Attempting to tell life from the point of view of women in a changing world, the show stirred controversy when the 90-minute opener had the first "nude" scene on American network television (the nudity was only implied, as both of the bodies were under bedsheets) between Larry Kirby and his mistress, Sandra. Larry and his wife Chris (Jennifer Harmon) soon divorced and while battling for custody of their daughter Lori, Chris entered the workforce. On Valentine's Day 1975, Chris and Larry remarried, and she then battled alcoholism.
Initially, the show starred veteran soap actress Rosemary Prinz in the role of Dr. Julie Franklin, a staunch feminist who counseled her friends on the joys of being an independent woman, only to decide that her life was truly complete by marrying a man. Prinz only agreed to stay on the show for a short time (as she had with All My Children several years earlier), and earned top billing, a three-day work week, and supposedly $1,000 a week, which was a big salary for a soap actress to earn in 1974. After six months Julie left town to marry Dr. Tony DeAngelo.
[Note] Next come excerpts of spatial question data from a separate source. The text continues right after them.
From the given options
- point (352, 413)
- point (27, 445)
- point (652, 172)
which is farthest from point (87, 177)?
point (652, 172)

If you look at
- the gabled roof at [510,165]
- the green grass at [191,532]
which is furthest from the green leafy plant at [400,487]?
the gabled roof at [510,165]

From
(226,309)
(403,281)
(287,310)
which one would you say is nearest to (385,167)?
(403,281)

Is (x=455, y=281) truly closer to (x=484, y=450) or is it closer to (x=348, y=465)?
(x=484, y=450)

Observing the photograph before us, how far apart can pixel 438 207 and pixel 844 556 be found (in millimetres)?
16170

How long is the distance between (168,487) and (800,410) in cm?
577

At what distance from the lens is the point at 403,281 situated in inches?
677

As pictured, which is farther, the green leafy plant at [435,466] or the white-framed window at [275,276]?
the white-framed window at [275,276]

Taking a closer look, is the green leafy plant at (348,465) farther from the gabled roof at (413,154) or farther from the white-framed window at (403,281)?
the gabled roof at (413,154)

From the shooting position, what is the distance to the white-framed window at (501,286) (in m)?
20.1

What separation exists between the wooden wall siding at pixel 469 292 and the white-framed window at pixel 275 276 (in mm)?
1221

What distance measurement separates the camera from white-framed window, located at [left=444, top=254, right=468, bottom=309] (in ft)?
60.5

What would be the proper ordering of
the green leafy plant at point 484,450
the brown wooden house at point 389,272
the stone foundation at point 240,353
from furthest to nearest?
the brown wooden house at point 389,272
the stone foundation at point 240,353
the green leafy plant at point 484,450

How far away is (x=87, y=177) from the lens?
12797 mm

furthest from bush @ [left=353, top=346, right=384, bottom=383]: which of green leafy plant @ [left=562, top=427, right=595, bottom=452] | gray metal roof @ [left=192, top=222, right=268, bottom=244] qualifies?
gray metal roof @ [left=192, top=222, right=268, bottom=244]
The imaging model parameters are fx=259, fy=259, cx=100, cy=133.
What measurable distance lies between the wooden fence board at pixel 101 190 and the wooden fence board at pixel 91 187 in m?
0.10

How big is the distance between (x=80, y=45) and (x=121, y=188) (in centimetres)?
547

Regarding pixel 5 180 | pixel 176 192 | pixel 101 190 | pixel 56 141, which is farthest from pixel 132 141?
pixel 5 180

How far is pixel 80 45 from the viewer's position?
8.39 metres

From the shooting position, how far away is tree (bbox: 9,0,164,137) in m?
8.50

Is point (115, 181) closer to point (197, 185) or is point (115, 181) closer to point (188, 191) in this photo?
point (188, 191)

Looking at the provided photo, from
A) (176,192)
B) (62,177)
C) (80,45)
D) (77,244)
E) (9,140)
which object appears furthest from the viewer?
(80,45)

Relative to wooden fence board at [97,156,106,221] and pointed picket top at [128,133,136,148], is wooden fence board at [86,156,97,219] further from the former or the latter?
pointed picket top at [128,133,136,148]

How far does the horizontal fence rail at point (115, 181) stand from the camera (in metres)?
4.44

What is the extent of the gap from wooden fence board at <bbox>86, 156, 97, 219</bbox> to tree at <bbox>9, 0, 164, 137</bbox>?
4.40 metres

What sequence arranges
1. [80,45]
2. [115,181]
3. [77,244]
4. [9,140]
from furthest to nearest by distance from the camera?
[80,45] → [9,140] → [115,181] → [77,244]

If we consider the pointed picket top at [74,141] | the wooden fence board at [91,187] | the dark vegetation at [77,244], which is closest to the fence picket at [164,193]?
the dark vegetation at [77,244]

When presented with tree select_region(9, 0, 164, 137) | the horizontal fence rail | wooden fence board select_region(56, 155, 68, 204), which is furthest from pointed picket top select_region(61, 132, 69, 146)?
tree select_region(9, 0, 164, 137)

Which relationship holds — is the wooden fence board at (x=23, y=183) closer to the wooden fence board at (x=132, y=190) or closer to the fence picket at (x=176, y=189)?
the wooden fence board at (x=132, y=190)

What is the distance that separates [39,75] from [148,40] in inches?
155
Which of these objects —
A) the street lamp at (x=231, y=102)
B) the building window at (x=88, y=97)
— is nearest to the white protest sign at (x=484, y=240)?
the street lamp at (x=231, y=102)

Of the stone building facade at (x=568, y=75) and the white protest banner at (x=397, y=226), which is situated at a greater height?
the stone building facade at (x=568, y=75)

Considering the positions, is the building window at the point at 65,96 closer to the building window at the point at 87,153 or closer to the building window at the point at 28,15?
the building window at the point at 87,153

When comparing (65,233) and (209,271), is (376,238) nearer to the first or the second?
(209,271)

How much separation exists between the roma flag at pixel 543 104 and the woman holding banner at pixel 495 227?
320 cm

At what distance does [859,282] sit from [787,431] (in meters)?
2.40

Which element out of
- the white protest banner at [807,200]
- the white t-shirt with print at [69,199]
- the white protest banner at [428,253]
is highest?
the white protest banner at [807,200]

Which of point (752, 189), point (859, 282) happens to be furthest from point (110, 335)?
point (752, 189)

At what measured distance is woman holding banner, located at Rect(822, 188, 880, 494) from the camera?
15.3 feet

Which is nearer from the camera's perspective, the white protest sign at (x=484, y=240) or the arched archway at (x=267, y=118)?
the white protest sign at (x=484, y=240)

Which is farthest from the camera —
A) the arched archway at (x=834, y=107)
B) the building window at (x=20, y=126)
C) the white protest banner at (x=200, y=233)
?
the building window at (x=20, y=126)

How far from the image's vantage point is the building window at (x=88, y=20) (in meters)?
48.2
Another major story centered around Fran Bachman (Fran Brill) coping with sudden widowhood. Brill received over a thousand letters of condolence from viewers.
The show did not profit from the large lead-in that the high-rated Another World provided, mostly due to its many attempts to be socially relevant, which usually took the place of traditional storytelling to which American soap viewers at the time were acclimated. How to Survive a Marriage was a distant third in the 3:30 p.m. timeslot, behind Match Game on CBS and One Life to Live on ABC, and was canceled after sixteen months on the air; a move to 1:30 p.m. on January 6, 1975 only brought worse ratings. The next Monday, Days of Our Lives expanded to an hour and assumed the vacant half-hour left in NBC's daytime schedule.
Famous alumni included Dallas star Ken Kercheval (Larry Kirby #2), Academy Award-winning actor F. Murray Abraham (Joshua Browne), film actor Armand Assante (Johnny McGhee), and the late film actor Brad Davis (Alexander Kronos).